Thank you everyone.
Quote from: TheBadger on October 06, 2011, 04:04:22 AM
This has some great details! I really like the way the crop field is separated, but the best part of this image is the tree line on the hill, and all of it under those clouds. I swear it looks like home. But I am a little put off by the plants in the very foreground, not by the nature of them, but the render, I think everything is so real that it should look more like a photograph but it is a clearly a render. Is it because of lower settings, or a low light level? It seems TG2 does much much better in brightly lit shots. Anyway, this image is clearly well thought out Martin, and your attention to detail is impressive!
Thanks again, especially for the constructive comment.
Actually I'm not very keen on the distant trees, as they appear a bit flat because the texture settings aren't working very well for this type of lighting.
I think it depends on how you perceive the image and compare areas of the image with eachother.
Considering you like the background trees you'd expect less contrast and/or harsh lighting in the foreground.
I guess that's a bit how you look at it and I agree that either way you look at it there's something not entirely right with this image yet.

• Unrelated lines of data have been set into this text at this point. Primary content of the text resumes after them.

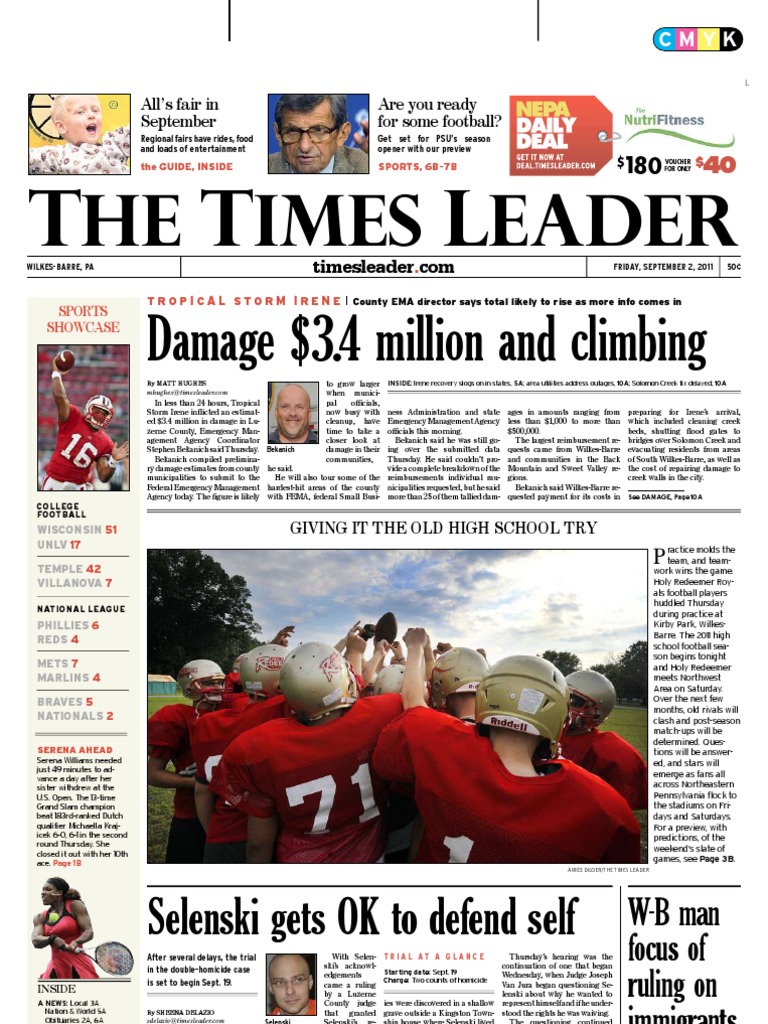 Hack Pubg Kill Pmco 2019  3571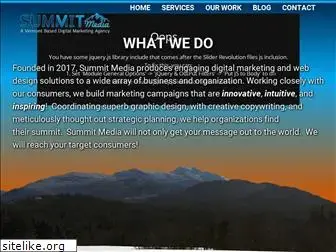 summitmediavt.com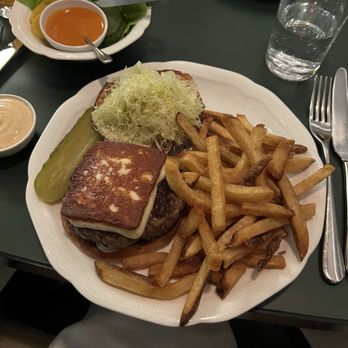 Aloette Bay - Burgers Near Me - Toronto, Ontario Aloette Bay - Burgers Near Me - Toronto, Ontario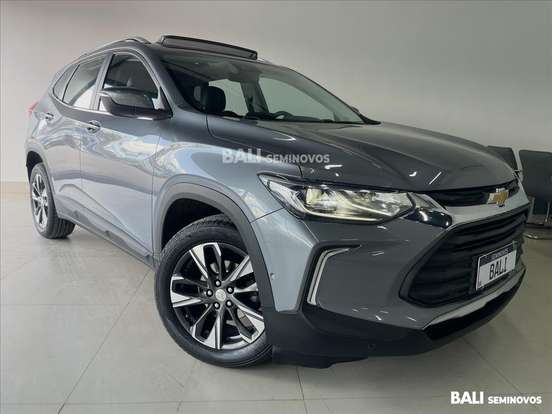 CHEVROLET-TRACKER-2021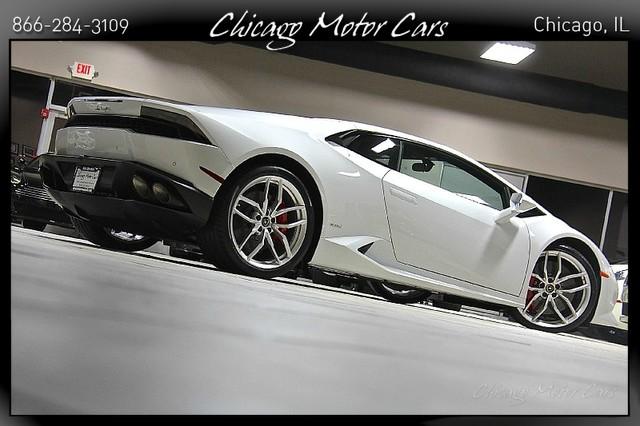 Used-2015-Lamborghini-Huracan-LP610-4-LP-610-4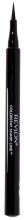 Colorstay Eye Pen Liquid Black
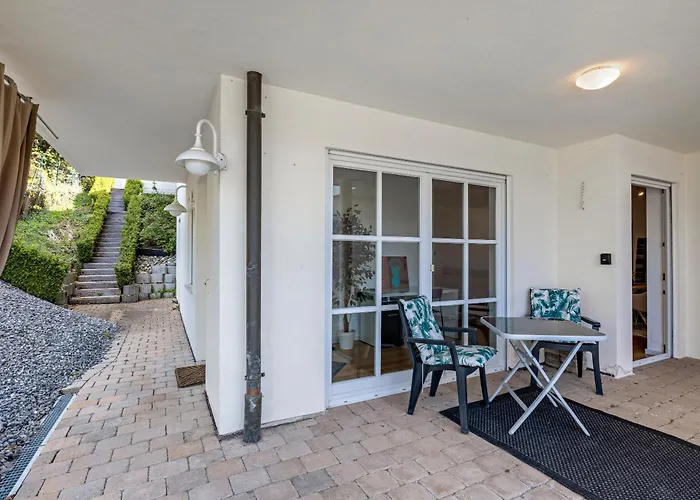 Naupenblick Albstadt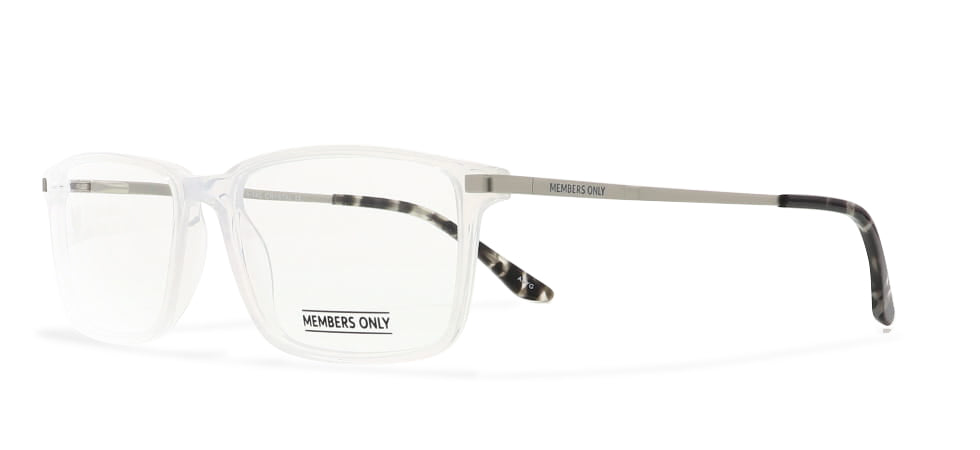 Image of Members Only Eyewear Frames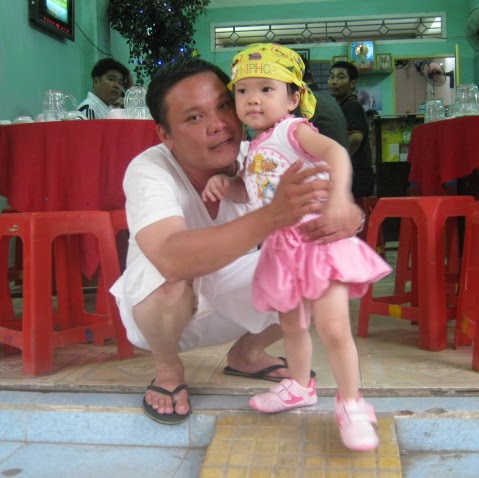 Thi Anh Photo 19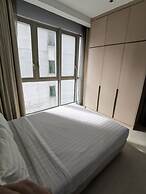 Elysees Suite Marc Residence KLCC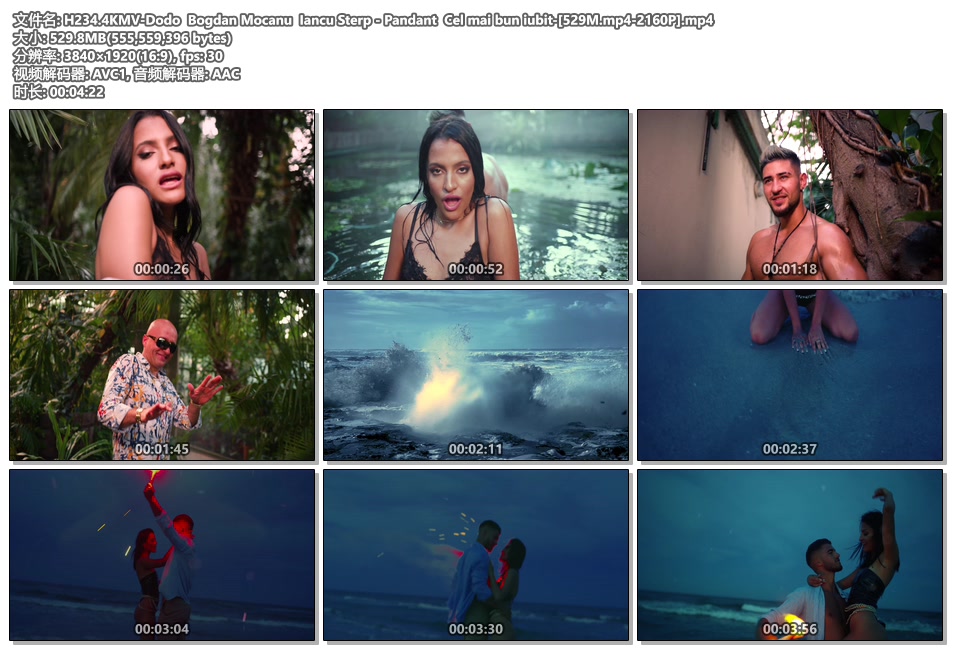 H234.4KMV-Dodo  Bogdan Mocanu  Iancu Sterp - Pandant  Cel mai bun iubit-[529M.mp4-2160P].mp4.jpg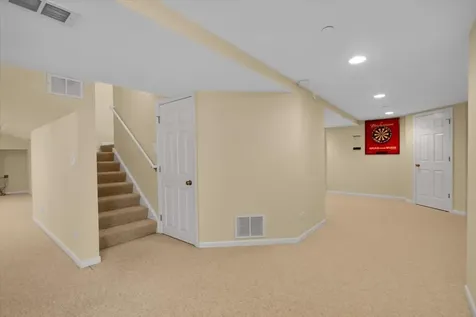 2049 Cabrillo Lane Hoffman Estates IL 60192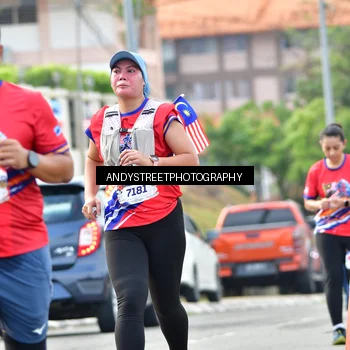 Runner Photo 5947755
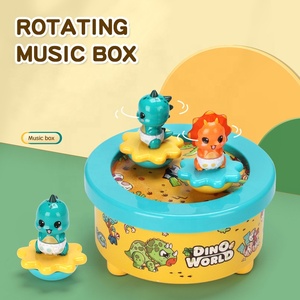Amtoy - Product Image 3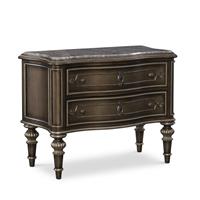 Grand Traditions Nightstand (Grt12)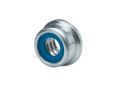 Product image of PEM® CFN - Miniatur self-clinching lock nuts with UNC thread, for metallic materials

I agree with you that TG2 does better in more brightly lit environments. Increasing GI doesn't help and adding AO improves it a little bit.
For instance, this image is rendered with detail 0.8, GI 3/6/6 and AA32 set to 1/16 first samples and threshold to 0.15.
It rendered in 7 hours on my 2600K (stock).
What TG2 lacks in difficult lighting situation is more recursions of light-bounces so that the filling effect of the light improves.
I believe it is set to 3 bounces max hardcoded in the renderer.
Anyway, I'll see what I can improve and I admit I also added some postwork to satisfy Frank
Perhaps the raw output of the render will show you better how I designed the scene initially.
I say "I designed", but actually a fair amount of work on this image is done by Ulco, which I forgot to mention
Ulco made the masks for roads and farmland and also made the hills. Basically the complete scene layout.
I added surface details, field rows, vegetation and clouds.
So credits definitely should go to Ulco, I'll update my first post.